Prompt >>
Output every one of the records below as a numbered list, leaving out any blank lines.
--- Dataset records Enclosed Below ---
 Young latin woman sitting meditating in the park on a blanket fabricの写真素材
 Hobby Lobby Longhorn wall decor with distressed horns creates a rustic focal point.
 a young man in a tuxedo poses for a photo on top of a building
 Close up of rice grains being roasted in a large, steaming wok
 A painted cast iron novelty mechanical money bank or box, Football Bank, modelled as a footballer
--- End of Enclosed Dataset records ---
Answer >>
1.  Young latin woman sitting meditating in the park on a blanket fabricの写真素材
2.  Hobby Lobby Longhorn wall decor with distressed horns creates a rustic focal point.
3.  a young man in a tuxedo poses for a photo on top of a building
4.  Close up of rice grains being roasted in a large, steaming wok
5.  A painted cast iron novelty mechanical money bank or box, Football Bank, modelled as a footballer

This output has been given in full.